Художественный мир русской литературы выстраивается всегда в напряженном трудничестве. Роман заполнен до краев избытком умного и точного, углубленного слова. Тяжелы мыслью, будто спелые колосья пшеницы, его роскошные, сохраняющие красоту нетронутого, слова. И вместе с тем – поразительная экономия в трате слова, всегда ясное ощущение необходимости именно этого слова (так будет, когда болтающуюся за спиной косу девочки она сравнит с казачьей плеткой, или скажет, что «усталость наваливалась на людей, словно тяжелое невидимое одеяло..»).

Роман требует от читателя напряженного внимания, умения проникнуть в глубину плотного, резко композиционного письма. Галактионова боится пустоты, у нее содержательно все, как будто в каждой точке уже присутствует кульминация, и мы, только начав роман, уже знаем, что нужны будут силы на «Рим… Опять…»; что символическая черная птица беспамятства героини обязательно материализуется. Найденная мертвой у порога квартиры героя, она, в свою очередь, отсылает нас к новой надежде – надежде, что Любовь не умрет. Ведь Андрей Цахилганов вернул свою мужественность…

Внутренняя красочность слова, полнота его звучания поражают нас своей прежней неслыханностью и, одновременно, узнаваемостью. Все происходит торжественно и необыденно, будто с каждого слова снят налет от его бесчисленных называний – писательница создает его вновь, передумывая и переживая в себе его подлинность. Слово у Галактионовой – честное. Между тем чувственность, а тем более женская, совершенно не свойственна ей. Она из тех редких прозаиков, которым доступно высшая срощенность слова и мысли. И тогда блестящие и стильные формальные новшества совершенно не навязывают своей новизны, но выглядят и читаются как новая органика традиции.

Не будем обольщаться: не побегут нынешние вещатели пошлости и грязного вздора рассказывать читателю о таком событии как появление в нашем литературном пространстве блестящего романа Веры Галактионовой. Все уникальное и значительное сегодня проходит мимо «унесенного ветром» реформ человека. Но такая литература и не навязывается читателю. Если он ее может и хочет понять, – он должен сам прийти к ней. Прийти, отбросив суету «неотложных дел» – прийти, умывшись и надев пусть старый, советского кроя, но чистый и добротный костюм. От прозы Веры Галактионовой в современном литературном доме стало надежнее и умнее.

Никогда в русской культуре не было жреческого отношения к форме, – «телу произведения». Нынешние экспериментаторы это еще и еще раз доказали хотя бы потому, что их формальные эксперименты можно беспрепятственно и бесконечно изучать теоретически. Тут всякое разъятие на части, отделение от «скелета» тех или иных «костей» совершенно ничему не вредит: целостность не нарушается просто потому, что ее нет. Отсюда и само «изучение» протекает необязательно, инвариантно и приятно во всех отношениях. Сочинение может подлежать изучению в любом положении: хоть справа, хоть слева, а то и вверх ногами. Все зависит от оригинальности взгляда критика и исследователя больше, чем от самого текста.

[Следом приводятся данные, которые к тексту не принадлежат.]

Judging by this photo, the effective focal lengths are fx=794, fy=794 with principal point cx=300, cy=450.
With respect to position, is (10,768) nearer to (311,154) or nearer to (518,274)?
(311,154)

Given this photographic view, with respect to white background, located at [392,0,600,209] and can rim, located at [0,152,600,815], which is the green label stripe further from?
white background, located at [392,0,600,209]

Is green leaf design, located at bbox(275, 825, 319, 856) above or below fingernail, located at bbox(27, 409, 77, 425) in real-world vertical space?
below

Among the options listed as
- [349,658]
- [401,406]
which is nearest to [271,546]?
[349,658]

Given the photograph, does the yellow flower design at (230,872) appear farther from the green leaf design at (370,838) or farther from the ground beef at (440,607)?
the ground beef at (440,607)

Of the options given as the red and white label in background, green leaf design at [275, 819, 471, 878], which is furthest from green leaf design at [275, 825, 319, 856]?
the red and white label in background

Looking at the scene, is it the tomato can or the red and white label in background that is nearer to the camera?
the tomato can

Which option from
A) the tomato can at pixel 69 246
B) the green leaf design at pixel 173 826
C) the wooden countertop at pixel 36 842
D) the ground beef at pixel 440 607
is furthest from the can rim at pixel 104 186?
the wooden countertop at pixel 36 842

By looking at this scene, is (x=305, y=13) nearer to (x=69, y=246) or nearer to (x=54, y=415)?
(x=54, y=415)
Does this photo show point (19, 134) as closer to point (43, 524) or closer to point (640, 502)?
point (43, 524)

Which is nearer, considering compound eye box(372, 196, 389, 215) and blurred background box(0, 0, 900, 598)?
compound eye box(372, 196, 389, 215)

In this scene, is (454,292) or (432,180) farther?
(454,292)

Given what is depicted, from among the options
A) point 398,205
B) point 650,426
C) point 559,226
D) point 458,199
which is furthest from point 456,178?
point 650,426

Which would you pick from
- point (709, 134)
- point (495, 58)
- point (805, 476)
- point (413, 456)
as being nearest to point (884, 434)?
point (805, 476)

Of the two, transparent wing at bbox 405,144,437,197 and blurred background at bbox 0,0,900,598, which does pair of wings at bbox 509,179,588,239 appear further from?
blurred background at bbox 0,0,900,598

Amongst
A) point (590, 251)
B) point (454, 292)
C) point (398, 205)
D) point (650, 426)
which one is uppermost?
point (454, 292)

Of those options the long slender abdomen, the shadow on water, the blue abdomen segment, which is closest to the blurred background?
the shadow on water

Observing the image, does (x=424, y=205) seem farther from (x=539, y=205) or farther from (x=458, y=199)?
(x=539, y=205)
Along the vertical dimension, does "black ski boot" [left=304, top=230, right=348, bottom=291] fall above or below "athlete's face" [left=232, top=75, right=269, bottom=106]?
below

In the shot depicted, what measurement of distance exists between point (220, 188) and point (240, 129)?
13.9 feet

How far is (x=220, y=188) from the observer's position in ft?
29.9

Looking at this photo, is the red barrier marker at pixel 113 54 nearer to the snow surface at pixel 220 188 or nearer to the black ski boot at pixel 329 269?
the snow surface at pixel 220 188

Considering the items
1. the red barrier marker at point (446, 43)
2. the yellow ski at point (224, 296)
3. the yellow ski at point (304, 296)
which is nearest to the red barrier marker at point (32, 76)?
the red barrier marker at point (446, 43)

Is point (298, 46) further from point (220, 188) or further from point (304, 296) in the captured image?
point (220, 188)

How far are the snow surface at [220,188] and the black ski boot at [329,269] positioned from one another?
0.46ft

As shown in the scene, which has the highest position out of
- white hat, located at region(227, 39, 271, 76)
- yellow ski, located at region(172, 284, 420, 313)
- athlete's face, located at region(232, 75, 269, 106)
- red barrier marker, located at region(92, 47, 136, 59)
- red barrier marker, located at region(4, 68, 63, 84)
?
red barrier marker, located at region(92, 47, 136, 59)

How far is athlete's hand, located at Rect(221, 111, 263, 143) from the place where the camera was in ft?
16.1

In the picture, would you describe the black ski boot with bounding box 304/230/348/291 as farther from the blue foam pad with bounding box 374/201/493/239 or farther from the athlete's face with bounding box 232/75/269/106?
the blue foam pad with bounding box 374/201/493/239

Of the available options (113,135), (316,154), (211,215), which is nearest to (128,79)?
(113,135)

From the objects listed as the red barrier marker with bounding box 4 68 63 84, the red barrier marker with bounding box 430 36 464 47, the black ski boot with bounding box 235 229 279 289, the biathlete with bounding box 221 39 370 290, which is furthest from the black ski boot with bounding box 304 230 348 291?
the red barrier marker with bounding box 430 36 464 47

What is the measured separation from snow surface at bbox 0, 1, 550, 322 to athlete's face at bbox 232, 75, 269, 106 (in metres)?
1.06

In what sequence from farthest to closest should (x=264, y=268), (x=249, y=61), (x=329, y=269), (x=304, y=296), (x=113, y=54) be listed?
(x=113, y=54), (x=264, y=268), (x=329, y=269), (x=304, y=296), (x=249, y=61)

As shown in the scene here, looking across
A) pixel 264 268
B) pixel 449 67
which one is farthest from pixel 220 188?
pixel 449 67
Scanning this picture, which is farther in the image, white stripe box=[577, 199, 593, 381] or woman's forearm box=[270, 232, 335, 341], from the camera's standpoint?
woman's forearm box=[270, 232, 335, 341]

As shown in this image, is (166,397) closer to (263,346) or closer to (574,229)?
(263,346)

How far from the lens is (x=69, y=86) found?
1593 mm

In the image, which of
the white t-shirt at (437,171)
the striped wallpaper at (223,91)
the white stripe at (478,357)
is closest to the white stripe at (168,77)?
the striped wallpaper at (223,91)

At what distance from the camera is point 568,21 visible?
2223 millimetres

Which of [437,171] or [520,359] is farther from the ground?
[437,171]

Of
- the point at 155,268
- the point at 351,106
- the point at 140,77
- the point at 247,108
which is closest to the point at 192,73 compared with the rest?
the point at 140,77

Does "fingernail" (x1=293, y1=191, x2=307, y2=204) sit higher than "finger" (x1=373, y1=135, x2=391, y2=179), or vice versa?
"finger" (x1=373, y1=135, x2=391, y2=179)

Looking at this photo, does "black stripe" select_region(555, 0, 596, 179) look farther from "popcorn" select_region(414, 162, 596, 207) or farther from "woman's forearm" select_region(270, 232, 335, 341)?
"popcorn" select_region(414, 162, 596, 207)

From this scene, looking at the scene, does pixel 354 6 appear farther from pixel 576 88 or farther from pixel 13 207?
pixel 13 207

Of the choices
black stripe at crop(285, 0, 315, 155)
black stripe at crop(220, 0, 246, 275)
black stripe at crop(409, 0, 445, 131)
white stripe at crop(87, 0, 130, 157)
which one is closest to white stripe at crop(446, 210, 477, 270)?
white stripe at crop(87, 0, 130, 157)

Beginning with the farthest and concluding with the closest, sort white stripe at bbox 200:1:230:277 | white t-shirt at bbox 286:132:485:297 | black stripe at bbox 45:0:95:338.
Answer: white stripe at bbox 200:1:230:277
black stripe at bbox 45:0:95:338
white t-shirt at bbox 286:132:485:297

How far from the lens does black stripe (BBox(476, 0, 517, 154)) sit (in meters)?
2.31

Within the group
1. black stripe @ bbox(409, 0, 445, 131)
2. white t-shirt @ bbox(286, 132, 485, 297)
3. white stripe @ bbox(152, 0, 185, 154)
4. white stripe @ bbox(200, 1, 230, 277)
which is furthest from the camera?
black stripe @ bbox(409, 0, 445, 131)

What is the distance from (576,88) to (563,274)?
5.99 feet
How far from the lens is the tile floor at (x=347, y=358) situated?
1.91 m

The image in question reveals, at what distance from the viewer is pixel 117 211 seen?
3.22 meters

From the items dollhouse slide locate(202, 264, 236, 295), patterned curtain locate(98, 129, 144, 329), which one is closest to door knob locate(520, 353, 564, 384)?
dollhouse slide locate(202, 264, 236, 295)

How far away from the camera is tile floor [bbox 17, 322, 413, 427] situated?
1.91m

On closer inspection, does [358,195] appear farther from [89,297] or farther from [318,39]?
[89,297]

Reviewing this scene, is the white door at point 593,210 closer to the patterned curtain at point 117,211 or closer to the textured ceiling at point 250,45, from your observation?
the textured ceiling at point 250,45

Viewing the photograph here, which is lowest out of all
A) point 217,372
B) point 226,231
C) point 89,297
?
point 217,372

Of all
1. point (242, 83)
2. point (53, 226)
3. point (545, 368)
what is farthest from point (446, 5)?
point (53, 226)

Читая Веру Галактионову трудно не испытывать какой-то озорной радости: наши господа постмодернисты мучаются уже лет двадцать, чтобы достичь технологических высот, описанных в западных модернистских теориях литературы, а тут на одном выдохе, одним мощным волевым жестом дана новая романная форма! И заметим – без всяких судорог новаторства. Такое блестящее, богатое ритмически, такое многоголосое произведение может быть только рождено, где потаенными швами-скрепами становятся бескорыстная трата личного творческого труда и этически-чистого национального дара. Трата «за други своя» и землю свою… Ведь не спасавший России, и сам не спасется.

2005 г.

О культурном единстве нации

Мой главный культурологический пафос, основания для которого я нахожу не только в культуре, но и в реальности, уже многие годы состоит в том, что литература и культура – это охранительные оболочки человека. А сам человек, востребованный современностью только как исправный налогоплательщик, усердный избиратель и жадный потребитель именно в литературе может сохранить свой полный образ как человека исторического, культурно и религиозно связанного пуповиной с традицией признания безусловных требований духовного мира человека. Да, я полагаю, что современный человек нуждается в защите. И сделать это может, прежде всего, культура и литература, в частности. Но что, кого, как и зачем она защищает?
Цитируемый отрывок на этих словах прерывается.